Abstract
Chronic myelogenous leukemia (CML) is commonly characterized by the presence of the p210Bcr-Abl oncoprotein. Many downstream effectors of Bcr-Abl have been described, including activation of the Grb2-SoS-Ras–MAP kinase (Erk) pathway. The precise contributions of these signal-transduction proteins in CML blast cells in human patients are not yet well defined. To gain further insight into the importance of Grb2 for CML, peptides that disrupt Grb2-SoS complexes were tested. These high-affinityGrb2-binding peptides (HAGBPs) can autonomously shuttle into cells and function by binding to the N-terminal SH3 domain of Grb2. The HAGBPs were analyzed for their effects on Bcr-Abl–expressing cell lines and freshly isolated CML blast cells from patients.

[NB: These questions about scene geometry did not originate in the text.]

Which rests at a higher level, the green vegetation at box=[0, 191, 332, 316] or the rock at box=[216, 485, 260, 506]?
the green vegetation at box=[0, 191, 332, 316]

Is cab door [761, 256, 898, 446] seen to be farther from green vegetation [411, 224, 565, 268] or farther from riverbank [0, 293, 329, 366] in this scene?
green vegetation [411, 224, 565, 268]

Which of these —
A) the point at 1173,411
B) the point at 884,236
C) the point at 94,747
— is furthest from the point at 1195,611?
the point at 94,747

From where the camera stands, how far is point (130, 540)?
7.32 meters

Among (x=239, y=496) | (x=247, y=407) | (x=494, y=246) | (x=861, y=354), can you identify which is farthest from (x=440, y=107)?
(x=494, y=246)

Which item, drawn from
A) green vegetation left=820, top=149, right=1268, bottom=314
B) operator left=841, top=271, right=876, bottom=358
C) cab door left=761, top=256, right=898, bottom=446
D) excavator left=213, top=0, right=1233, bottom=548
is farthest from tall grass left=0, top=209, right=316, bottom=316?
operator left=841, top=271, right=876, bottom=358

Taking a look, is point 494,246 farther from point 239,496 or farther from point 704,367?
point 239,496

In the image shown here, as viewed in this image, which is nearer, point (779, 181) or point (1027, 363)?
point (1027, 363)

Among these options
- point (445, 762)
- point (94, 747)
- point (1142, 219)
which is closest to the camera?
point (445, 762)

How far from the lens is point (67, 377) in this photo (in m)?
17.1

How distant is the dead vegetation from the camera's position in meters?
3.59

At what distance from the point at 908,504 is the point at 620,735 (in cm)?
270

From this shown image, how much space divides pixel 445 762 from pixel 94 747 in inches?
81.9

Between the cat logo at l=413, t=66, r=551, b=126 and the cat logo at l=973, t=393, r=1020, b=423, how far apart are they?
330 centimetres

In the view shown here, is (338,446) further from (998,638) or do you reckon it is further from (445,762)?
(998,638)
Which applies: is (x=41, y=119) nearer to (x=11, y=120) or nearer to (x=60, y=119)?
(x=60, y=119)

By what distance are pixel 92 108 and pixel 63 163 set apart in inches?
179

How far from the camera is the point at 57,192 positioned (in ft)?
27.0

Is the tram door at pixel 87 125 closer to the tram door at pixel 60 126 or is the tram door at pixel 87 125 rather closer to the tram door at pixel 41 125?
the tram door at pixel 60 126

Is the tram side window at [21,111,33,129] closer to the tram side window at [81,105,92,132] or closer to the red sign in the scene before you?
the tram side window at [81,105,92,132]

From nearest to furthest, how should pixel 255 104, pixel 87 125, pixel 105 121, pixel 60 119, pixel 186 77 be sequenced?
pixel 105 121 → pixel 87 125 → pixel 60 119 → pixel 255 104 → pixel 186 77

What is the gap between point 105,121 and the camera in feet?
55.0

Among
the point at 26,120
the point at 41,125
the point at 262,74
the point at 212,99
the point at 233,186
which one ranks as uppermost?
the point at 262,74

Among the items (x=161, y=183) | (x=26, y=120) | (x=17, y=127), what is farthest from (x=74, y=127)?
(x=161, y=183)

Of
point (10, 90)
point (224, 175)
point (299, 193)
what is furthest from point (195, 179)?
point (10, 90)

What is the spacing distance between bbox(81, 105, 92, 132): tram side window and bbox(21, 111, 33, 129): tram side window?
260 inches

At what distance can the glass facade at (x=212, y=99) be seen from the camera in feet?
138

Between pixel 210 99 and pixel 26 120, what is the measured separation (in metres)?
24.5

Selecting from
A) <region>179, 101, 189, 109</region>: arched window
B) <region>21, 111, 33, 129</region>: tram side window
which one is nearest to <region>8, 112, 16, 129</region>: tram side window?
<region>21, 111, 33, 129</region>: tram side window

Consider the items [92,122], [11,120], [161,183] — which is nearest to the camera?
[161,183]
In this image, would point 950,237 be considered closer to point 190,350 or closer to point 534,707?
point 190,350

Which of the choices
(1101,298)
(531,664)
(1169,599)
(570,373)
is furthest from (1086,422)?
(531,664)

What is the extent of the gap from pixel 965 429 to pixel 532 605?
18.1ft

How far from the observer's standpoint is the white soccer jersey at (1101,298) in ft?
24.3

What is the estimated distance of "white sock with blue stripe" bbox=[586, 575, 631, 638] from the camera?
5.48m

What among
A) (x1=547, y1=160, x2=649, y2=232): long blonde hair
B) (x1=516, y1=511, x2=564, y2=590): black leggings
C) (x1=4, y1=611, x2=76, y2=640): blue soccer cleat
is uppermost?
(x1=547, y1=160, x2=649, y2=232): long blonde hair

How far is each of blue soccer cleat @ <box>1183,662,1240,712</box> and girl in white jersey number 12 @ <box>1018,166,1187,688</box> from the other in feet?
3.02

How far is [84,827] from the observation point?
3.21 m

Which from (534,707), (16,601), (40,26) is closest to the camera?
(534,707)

They induced a dramatic decrease in the proliferation of CML cell lines. This was not observed with point-mutated control peptides with abolished Grb2SH3(N) binding. As expected, Grb2-SoS complexes were greatly diminished in the HAGBP-treated cells, and MAP kinase activity was significantly reduced as determined by an activation-specific phospho-MAPK antibody. Furthermore, cell fractions that are enriched for blast cells from CML patients with active disease were also incubated with the Grb2 blocker peptides. The HAGBPs led to a significant proliferation reduction of these cells in the majority of the isolates, but not in all patients' cells. These results show that, in addition to the direct targeting of Bcr-Abl, selective inhibition of Grb2 protein complexes may be a therapeutic option for a significant number of CML patients.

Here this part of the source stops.